The ruling by the Constitutional Court on Future Forward party leader Thanathorn Juangroongrueangkit’s media shareholding case was not unexpected. Indeed, it would have been a shock if the decision went another way.
This article is not a commentary on the substance of the ruling; it has already happened, and there isn’t much to be gained from discussing the merits of the legal arguments involved. Rather, I want to discuss a couple of key political takeaways from the judgement.
1. First and foremost, I want to echo what Parit Watcharasindhu said in his analysis of the court’s ruling: that Thais should be allowed to comment on the Constitutional Court’s decisions.
This law is new; it was only passed in March 2018 under the military government. Technically, criticism of the court is not illegal; only criticism that is deemed “dishonest”, “rude”, “ironic” or “malicious” is in violation of the law. But it still essentially amounts to a blanket ban of criticism; how can one know what is considered honest and polite? This is a restriction on freedom of speech that only continues to tighten a charged political atmosphere.
2. Rule by law rather than rule of law continues in Thailand. The term ‘rule by law’ is often associated with China, in which there exists a legalist tradition of using the law as a tool to facilitate social control (yi fa zhi guo, governing the nation with law). But legalism has also been prominent in Thai politics. Duncan McCargo wrote in 2015:
Most studies of Thai constitutions and constitution-drafting have focused on the ways in which successive drafters have sought to deploy legal engineering to shape politics and society — a “rules of the game” approach…In the Thai context, legalism often appears a natural ally to authoritarianism, and is closely linked to a dominant culture of legal conservatism.
Duncan McCargo
A less generous way to put it would be that Thailand is addicted to judicial coups, where the law can be weaponized against political enemies. One famous instance of this came in 2008, when then-prime minister Samak Sundaravej was removed from office for appearing on the ‘Tasting and Grumbling’ cooking show. I was nine years old then, and I cheered the results. To me, then, it seemed like the triumph of the rule of law over the corrupt politicians.

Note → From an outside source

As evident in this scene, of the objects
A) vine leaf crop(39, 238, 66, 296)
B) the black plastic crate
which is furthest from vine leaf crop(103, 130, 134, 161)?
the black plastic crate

Of course, as I looked at politics from a more comparative lens, I came to realize that this was not the case; heads of government elsewhere were not booted out of office for minor infractions, and judiciaries in other countries were unable to deploy such overbearing power over the executive and legislature. Unfortunately, over ten years later, Thailand is stuck in the same trap.
Rule by law is not dangerous simply because of how it perverts the rule of law. It has had, is having, and will continue to have a corrosive effect on trust in judicial processes in Thailand by the perception that the force of the law is often applied selectively when it serves the interests of those in power. . This politics of resentment was illustrated clearly on Twitter, when the hashtag #ธนาธร (#Thanathorn) began trending globally as many Twitter users cried out against what they called injustice.
3. What is the future of progressive politics in Thailand? The threats against Future Forward have not ended. Further legal cases can lead to Thanathorn’s imprisonment and even Future Forward’s dissolution.
Twin issues arise. Firstly, Thanathorn has emphasized that he is hesitant to call for street protests and still sees parliament as the best way to advocate for political change. This is a perfectly reasonable argument; in a normal parliamentary democracy, parliament is where the locus of power should lie, and Future Forward as the third largest party in the lower house has rightfully embraced the legislative process.
Street protests are disruptive and come with a high human cost when they turn the wrong direction. But should the powers that be continue to close the channels that progressive-minded politicians and ordinary people have to express themselves, Future Forward’s supporters will only become more tempted to take to the streets. As Thanathorn has said, “If they will not let me into parliament, I will be with the people.” But what if the party isn’t allowed in parliament?
Secondly, another question arises of whether or not Future Forward can move on without its iconic founder. Thanathorn has been a major figurehead for the movement; indeed, he was named on the TIME 100 Next list for his role in energizing an exciting new party. But that does not necessarily mean that Thanathorn himself is someone Future Forward can do without. The party’s secretary-general Piyabutr Saengkanokkul, for example, has become a visible figure in parliamentary debates, from which Thanathorn has been absent due to the earlier suspension of his MP duties.
It is also important to note that the rise of Future Forward this year, was not merely the rise of a political party; it was also a phenomenon that brought more young people into the political process. The party’s themes of demilitarization, democratization and decentralization have captivated the passions of millions nationwide. Regardless of whether its leaders are banned from politics, or if the party itself is dissolved: supporters, most of whom who are now implacably opposed to the current sham democracy, will not go anywhere.